Some Maryland residents may be aware that starting at the end of 2014, children fleeing from violence in Central America as well as eligible family members could apply to remain in the United States under the Central American Minors program. The program also offered an avenue for children younger than 21 with parents lawfully residing in the country to undergo a resettlement interview before coming to the United States. As of Aug. 16, however, the Trump administration has ended the program.
More than 2,700 children had been conditionally approved to enter the country, but that approval has now been rescinded. Most of the children were from El Salvador. According to the advocacy group Kids in Need of Defense, the children will probably find a more dangerous way to come to the United States.

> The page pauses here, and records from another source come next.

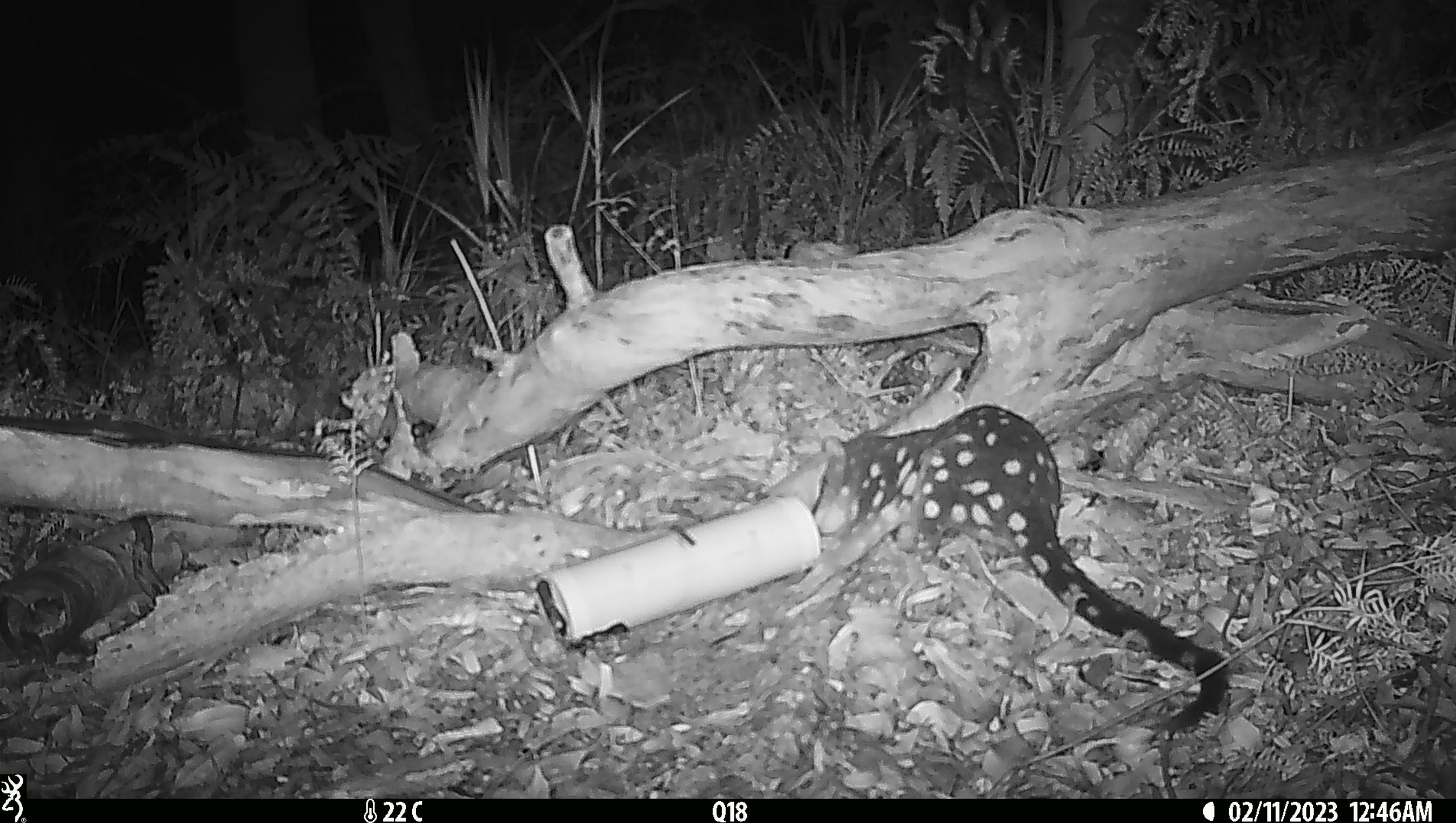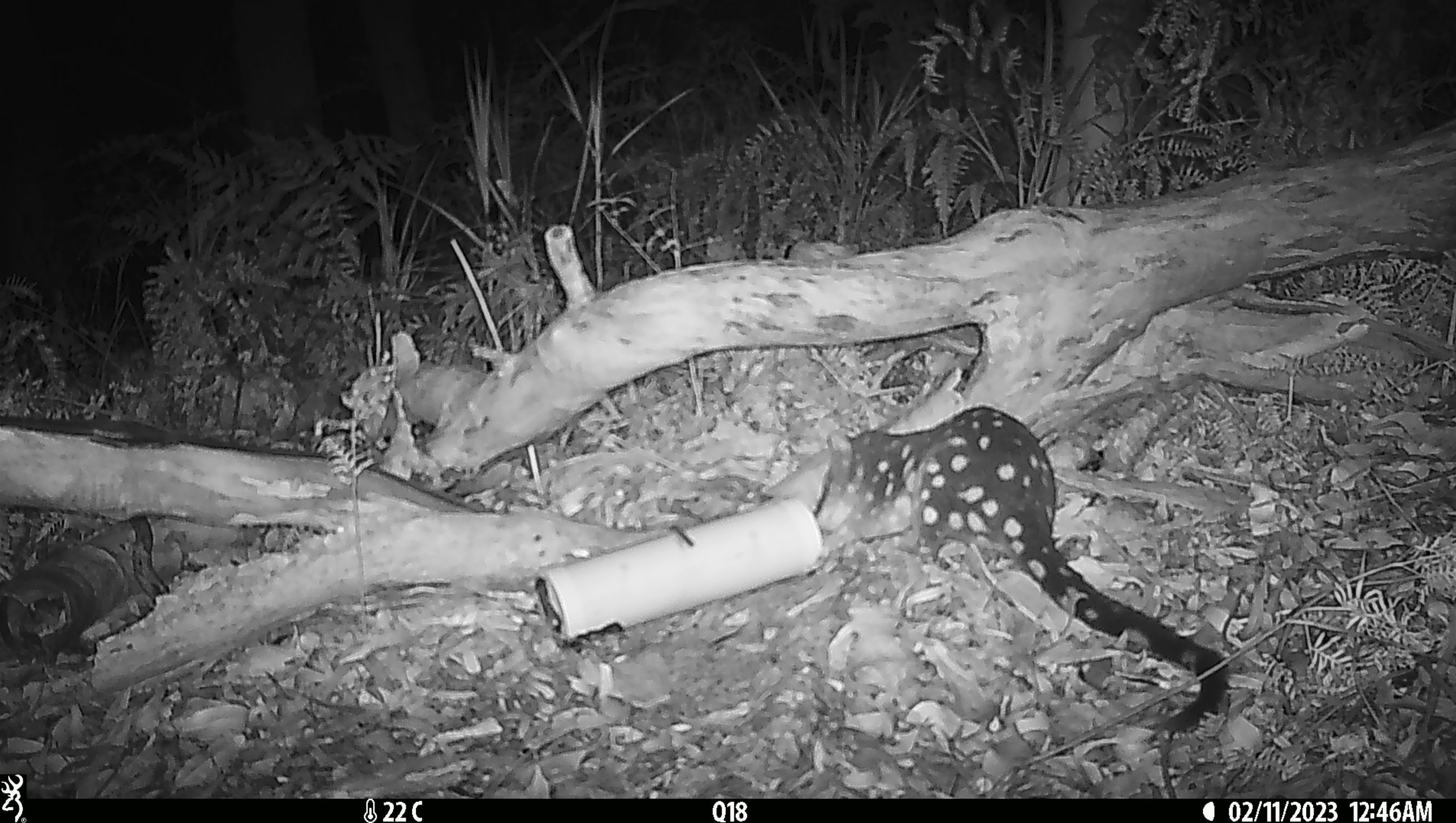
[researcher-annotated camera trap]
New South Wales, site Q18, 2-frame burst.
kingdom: Animalia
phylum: Chordata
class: Mammalia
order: Dasyuromorphia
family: Dasyuridae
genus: Dasyurus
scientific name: Dasyurus maculatus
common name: spotted-tailed quoll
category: quoll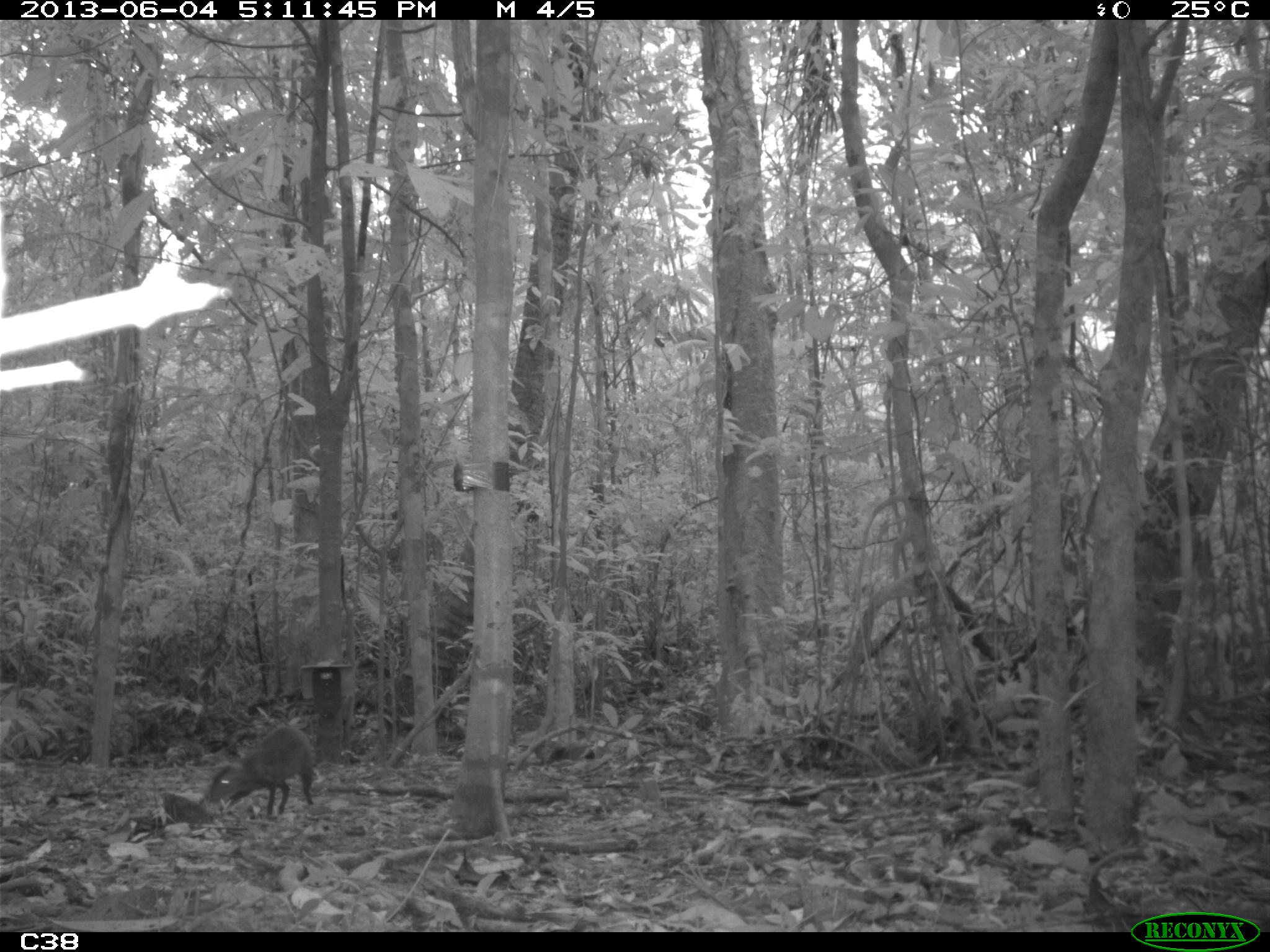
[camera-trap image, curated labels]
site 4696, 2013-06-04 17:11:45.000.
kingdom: Animalia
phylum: Chordata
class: Mammalia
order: Rodentia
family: Dasyproctidae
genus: Dasyprocta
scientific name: Dasyprocta leporina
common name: red-rumped agouti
Dasyprocta leporina (red-rumped agouti), count 1, age adult.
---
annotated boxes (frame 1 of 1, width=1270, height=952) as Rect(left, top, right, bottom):
dasyprocta leporina: Rect(206, 725, 314, 817)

From the program's beginning to Aug. 4, over 1,500 children and family members had been admitted to the United States with refugee status. The program gave them two years' parole and the right to apply for work permits as well as to travel and remain in the country. Those already in the program will have to reapply after two years. Their parole will not be renewed unless they can show an urgent humanitarian need or public benefit. The refugee part of the program is unaffected by the termination.
As the termination of this program shows, immigration laws may change rapidly. The Trump administration is making an effort to reduce immigration, and people who plan to immigrate using existing programs may want to talk to an attorney who can keep them informed of any changes and suggest alternatives to avenues for immigration that may end. Some people may be eligible for asylum if returning to their home country puts them in danger.